Les rapporteurs recensent des pratiques qui pourraient dévoiler l’utilisation de fonds publics à des fins partisanes. Notant qu’il n’existe aucun "enregistrement du courrier départ", le texte précise que "ce fonctionnement a permis, en 2000 et 2001, l’envoi de plusieurs courriers à tous les maires de France dont l’intérêt communal n’est pas évident". Le document souligne en revanche que ce mailing pourrait avoir eu pour objet de "recueillir des signatures pour permettre à M. Bruno Mégret de se présenter à l’élection présidentielle". Le coût global de ces envois est évalué à 75 000 euros (environ 500 000 francs).

DÉPENSES CONTESTABLES

Au terme de leurs investigations, les magistrats de la CRC relèvent également l’acquisition par la commune de 150 téléphones portables dont "la liste attributaire n’a pu être obtenue"et semble inconnue des services -"au point que le directeur des services techniques (...) envisageait d’appeler les numéros facturés à la ville pour savoir qui en bénéficiait", indique le rapport. Dans ce flou administratif, les bénéficiaires des téléphones ont mis à la charge de la ville d’imposantes notes, notamment pour des appels internationaux.

L’essentiel des frais de représentation accordés au maire, Mme Mégret, 50 000 euros (350 000 francs), ont, par ailleurs, "été consommés par des repas parfois pris en groupe, mais le plus souvent à deux ou trois, notamment le week-end".

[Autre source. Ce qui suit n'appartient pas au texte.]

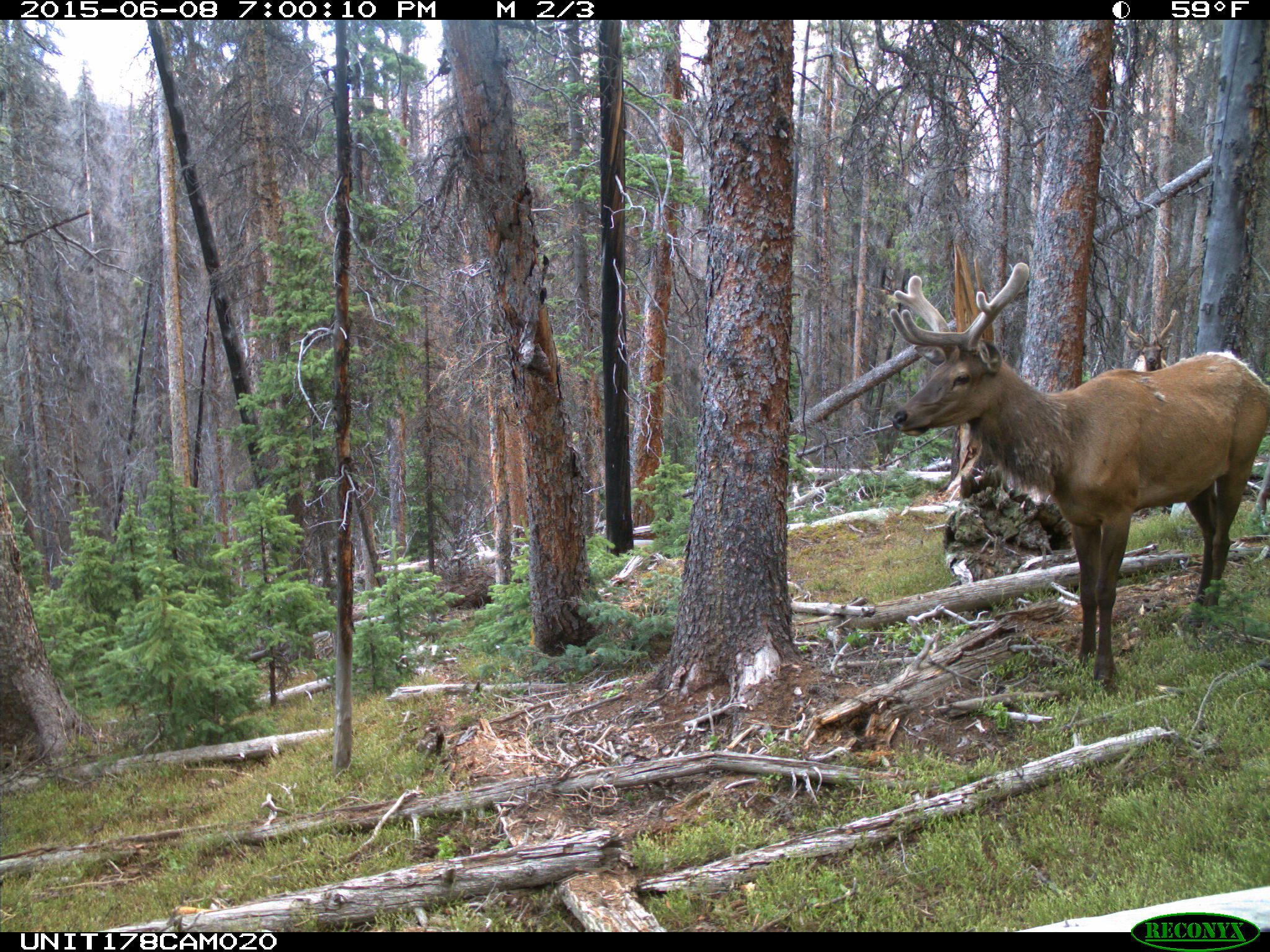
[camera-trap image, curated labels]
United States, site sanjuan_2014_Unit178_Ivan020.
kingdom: Animalia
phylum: Chordata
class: Mammalia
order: Artiodactyla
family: Cervidae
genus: Cervus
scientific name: Cervus elaphus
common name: red deer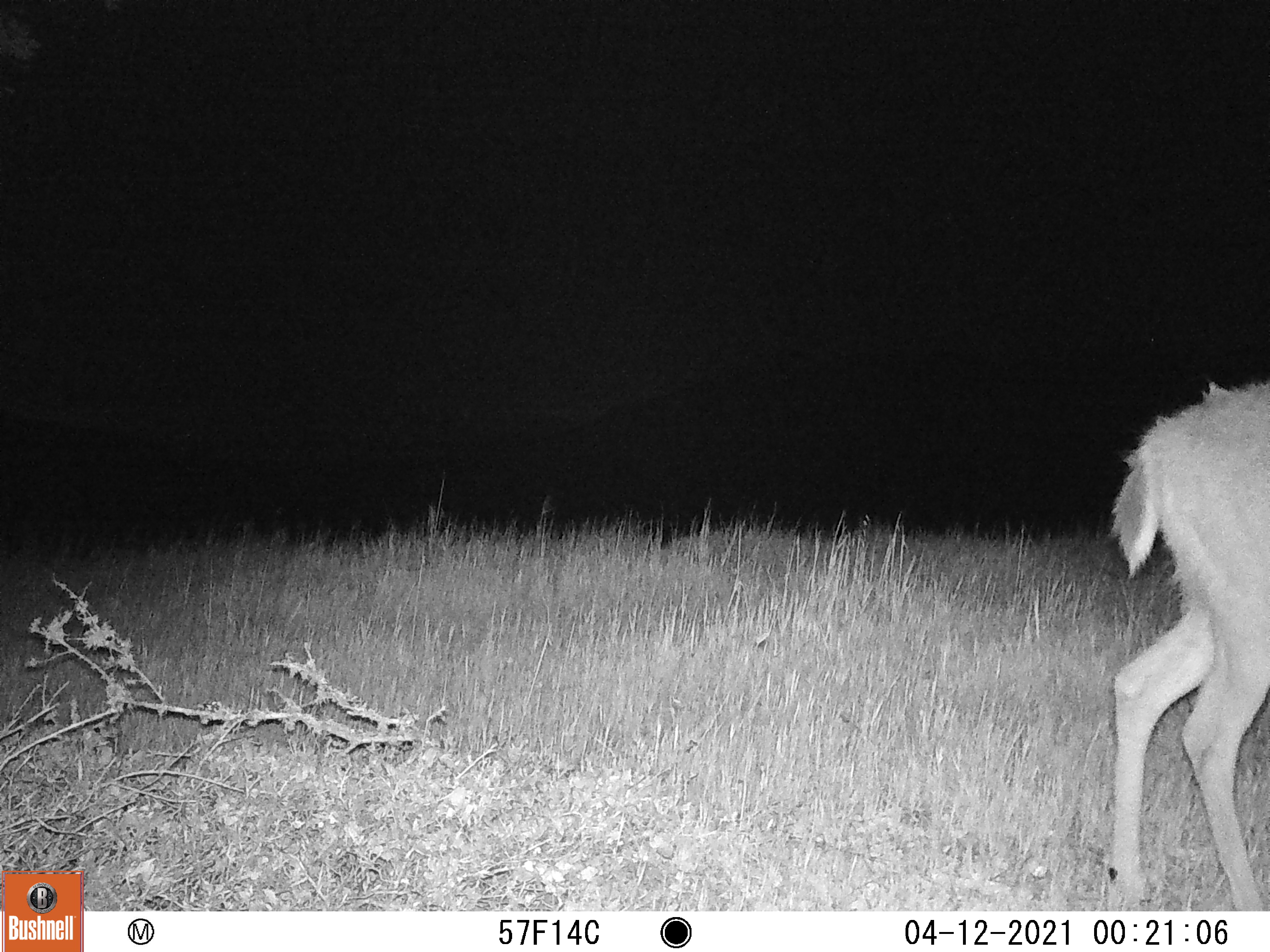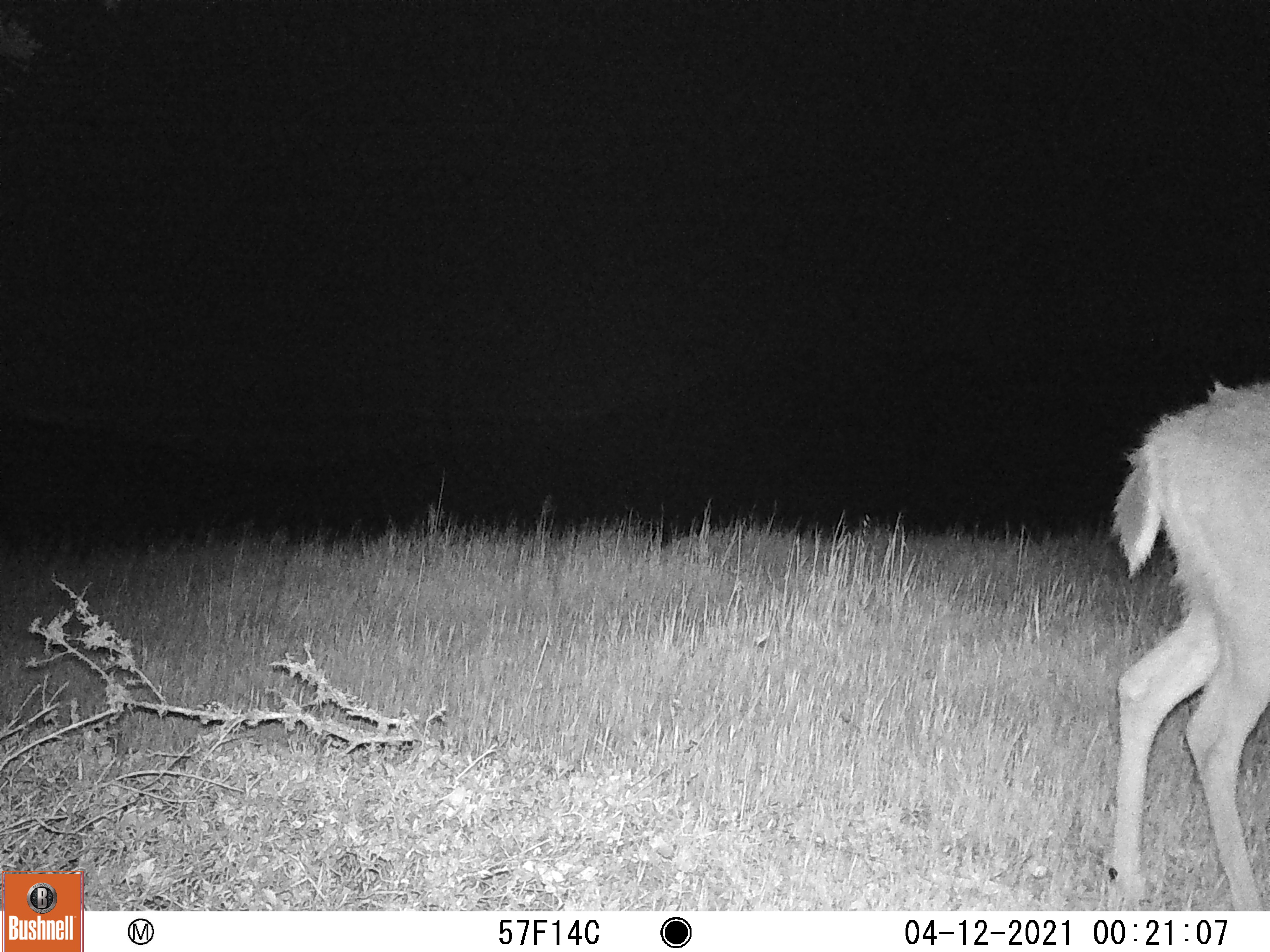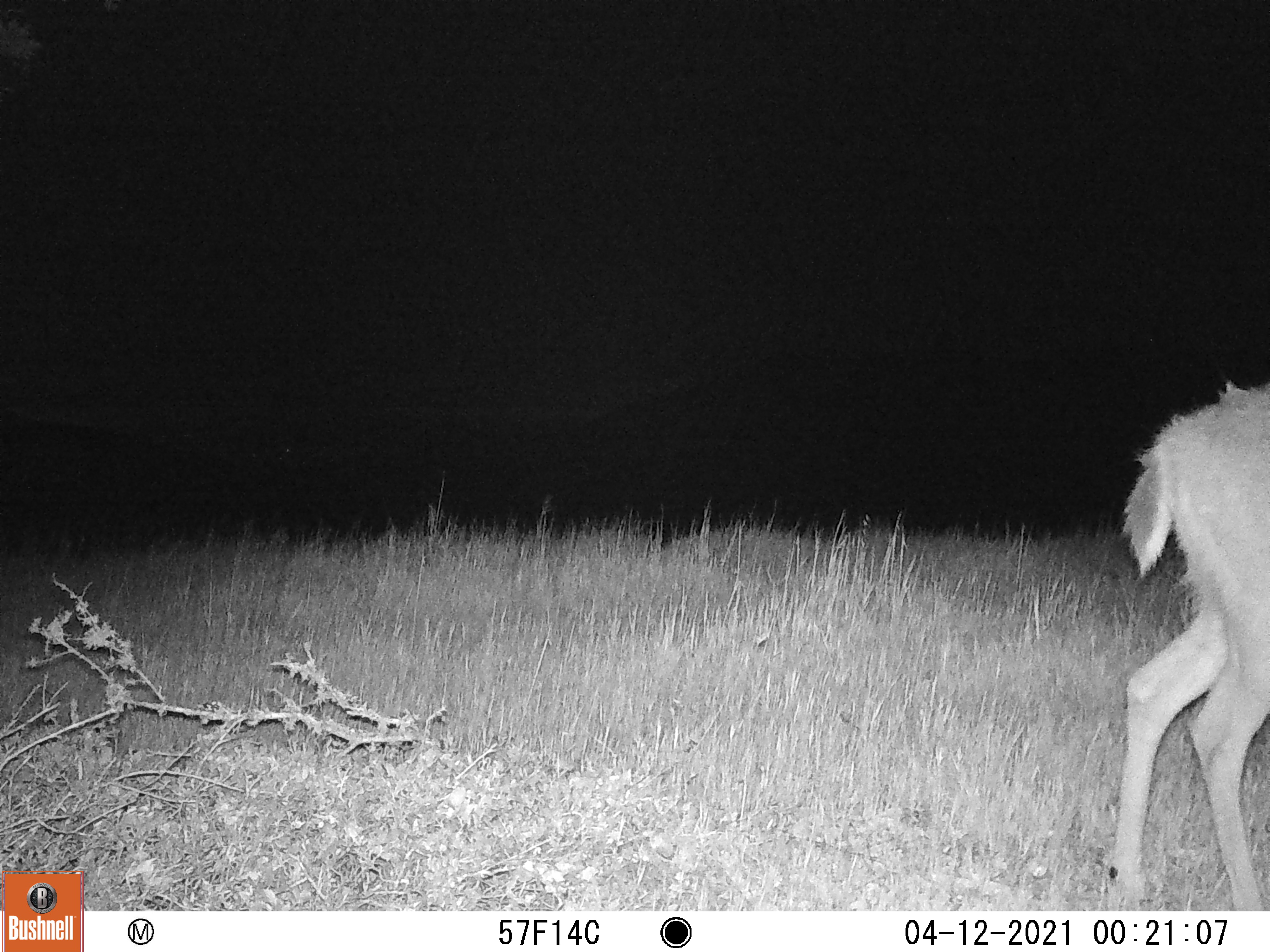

A ces dépenses contestables s’ajoute une gestion du personnel hasardeuse. Comptant "un agent pour 38 habitants, c’est-à-dire 30 % de plus qu’ailleurs", la municipalité vitrollaise a installé "une administration municipale qui manque cruellement de compétences", dit le rapport, relevant que "de nombreux services n’ont pas de responsable" avec pour conséquence "l’intervention de consultants extérieurs pour remplir des missions habituellement assurées par les services municipaux"

Au total, selon le rapport, la gestion de Mme Mégret - auprès de qui M. Mégret, lui-même candidat aux municipales en 1995, joua le rôle de "porte-parole"- conduit à ce que "les frais de personnel par habitant dépassent 762 euros (5 000 francs)", contre 557 euros (3 653 francs) de moyenne régionale pour les villes de taille comparable. Cette inflation paraît avoir profité à quelques privilégiés : les magistrats notent que "certains agents auxiliaires bénéficient de manière récurrente et abondante d’heures supplémentaires qui leur sont payées" et préconisent une réorganisation des services "pour que ceux qui travaillent le soir, la nuit et les jours fériés ne soient pas les mêmes qui travaillent les jours ouvrables".

Décrivant la chute du nombre des agents d’encadrement (de 60 en 1996 à 19 en 2000), la CRC en détaille les conséquences : commissions paritaires sur le personnel tenues dans des conditions contestables ou incapacité à préparer correctement les attributions de marchés publics. Alors que le contrat d’exploitation des cantines scolaires arrivait à échéance en novembre 2000, la procédure d’attribution "destinée à assurer la continuité du service public" n’avait pas été lancée cinq mois plus tard. Seul un bricolage hâtif - et apparemment onéreux - avait permis d’assurer la rentrée scolaire.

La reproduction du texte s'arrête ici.